"Cannot connect to the monit daemon" error during BOSH tasks.
search cancel

"Cannot connect to the monit daemon" error during BOSH tasks.

book

Article ID: 293621

calendar_today

Updated On:

Products

Operations Manager

Issue/Introduction

Intermittently, during BOSH tasks such as "bosh deploy", you might encounter failures such as Cannot connect to the monit daemon, example snippet below,

 
L Error: Action Failed get_task: Task 4e2d3e05-be15-471b-5220-ec67584b08a9 result: Stopping Monitored Services: Stop all services: Running command: 'monit stop -g vcap', stdout: '', stderr: 'monit-actual: > Cannot connect to the monit daemon. Did you start it with http support?
monit-actual: Cannot connect to the monit daemon. Did you start it with http support?
': exit status 1
Task 2924 | 01:14:03 | Error: Action Failed get_task: Task 4e2d3e05-be15-471b-5220-ec67584b08a9 result: Stopping Monitored Services: Stop all services: Running command: 'monit stop -g vcap', stdout: '', stderr: 'monit-actual: > Cannot connect to the monit daemon. Did you start it with http support?
monit-actual: Cannot connect to the monit daemon. Did you start it with http support?
': exit status 1
 

Background

  • The error was caused by a TCP RESET ("Connection Refused") being dropped by the current firewall rule "...` ! --cgroup xxx -j DROP`". Rather than closing the socket, this left the socket lingering in a `LAST-ACK` state for approximately 106-108 seconds.

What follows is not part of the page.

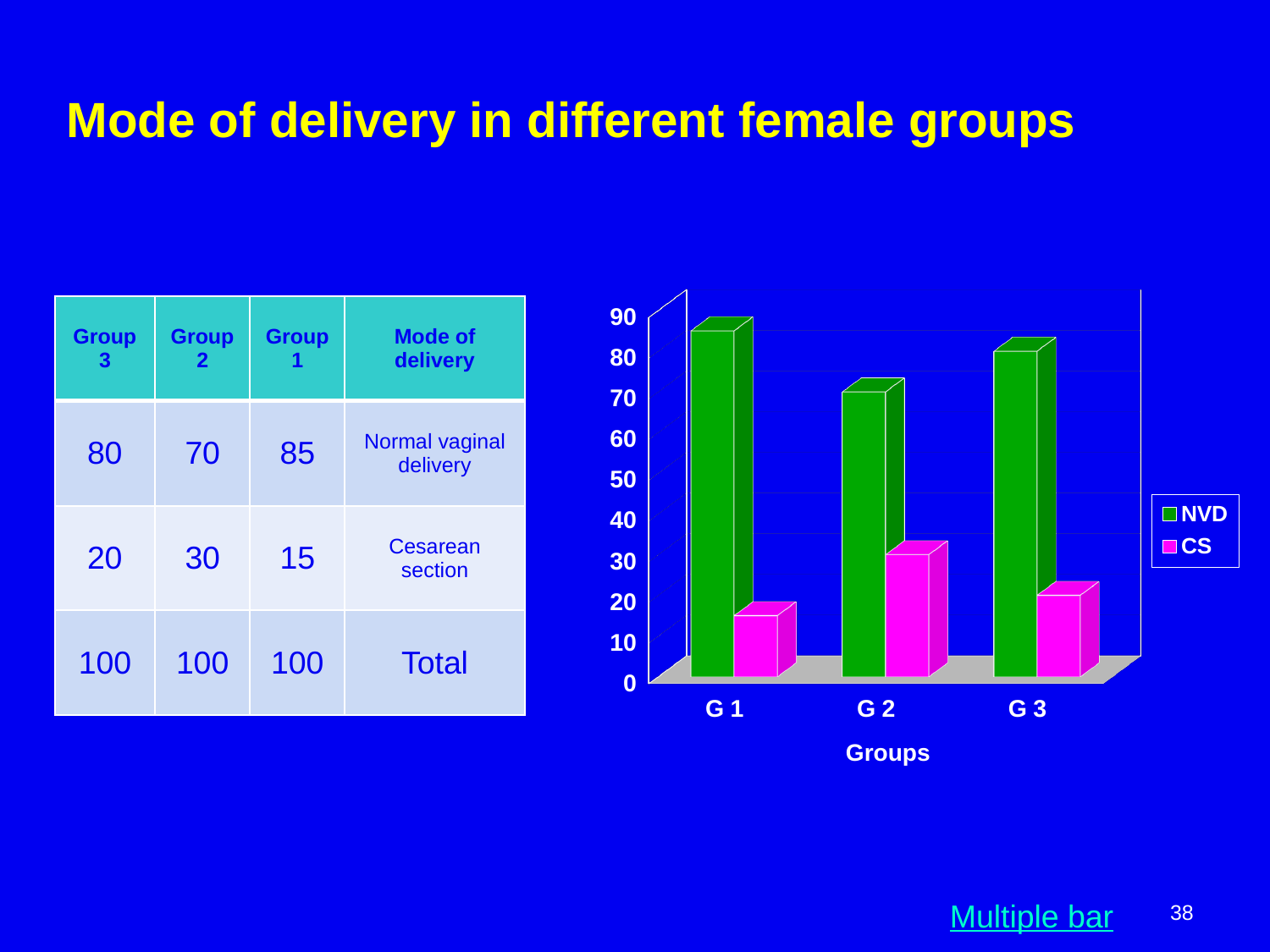
In group G 2, which is larger, NVD or CS? NVD Is the CS value for G 1 greater or less than 20? less How many groups are shown on the x axis of the chart? 3 Which group has the highest NVD value in the chart? G 1 How many series does the chart's legend list? 2 What is the title of the x axis of the chart? Groups Which group has the lowest NVD value in the chart? G 2 What is the NVD value for G 2? 70 Which group has the highest CS value in the chart? G 2 What kind of chart is shown on the slide? bar chart Is the NVD value for G 1 greater or less than 80? greater Which group has the lowest CS value in the chart? G 1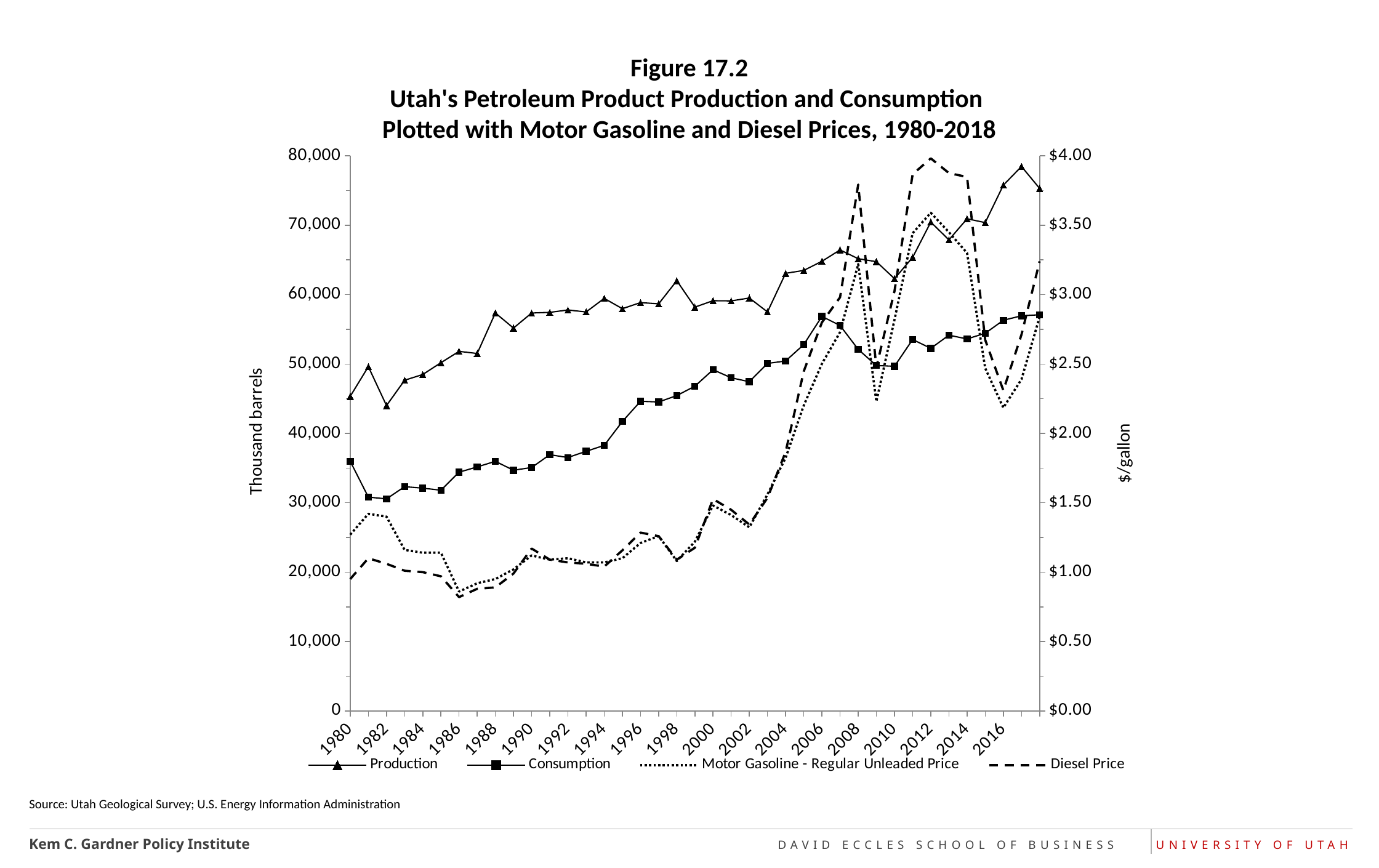
Is the value for Consumption in 1980 greater or less than 40,000? less Is the value for Production in 2017 greater or less than 70,000? greater How many series does the legend list? 4 Is the value for Production in 1980 greater or less than 40,000? greater In 2008, which is higher, the Diesel Price or the Motor Gasoline - Regular Unleaded Price? Diesel Price In 2000, which is larger, Production or Consumption? Production What is the label of the left vertical axis? Thousand barrels In which year does Production reach its highest value? 2017 What is the label of the right vertical axis? $/gallon What kind of chart is shown on the slide? Line chart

When "monit" is heavily active, that lingering socket could be randomly selected by a subsequent monit call, forcing a timeout.
  • The RESET was being dropped because it came from a kernel, which does not belong to the correct cgroup because the kernel does not belong to any cgroups because the kernel is not a process.
  • The reason the kernel is delivering the packet is that the sender with the correct cgroup is gone (has exited) and kernel is left with the responsibility of delivering the packet, and when the associated iptables rule is checked, there is no associated cgroup to the RESET packet, so the packet gets dropped, leaving a dangling connection.

 

Workaround 

 

The fix is included in the Stemcell itself, as a workaround, you can apply this iptables command to any VM within the deployment using the Stemcell (including Bosh director vm):
 

iptables -t mangle -I POSTROUTING -d 127.0.0.1/32 -p tcp -m tcp --dport 2822 -m state --state ESTABLISHED,RELATED -j ACCEPT


For Bosh Director VM ssh:
 

-Locate and copy the Director's password in Operations Manager under BOSH tile >> credential >> VM credentials.
-Run ssh -o StrictHostKeyChecking=no vcap@<bosh vm ip>  to ssh as 'vcap' user.

 


This command resolves by inserting a rule which allows all packets that are already established.

 

Note: It is highly likely that you would need to re-run the command after any recreate of the bosh VM,  this is because if you use the iptables command, it would persist the new rules onto either ephemeral or root disk for the VM. Only persistent disks survive a recreate of the VM.




Environment

OS: 2.10.47-build.562

Resolution

Engineering has included the fix into the Stemcell. If you face this issue would need to be using Jammy v1.64+ stemcell or Xenial v621.364+  and should be able to upload the fixed stemcell within Operations Manager and assign it to the tile having monit issues, including the BOSH Director.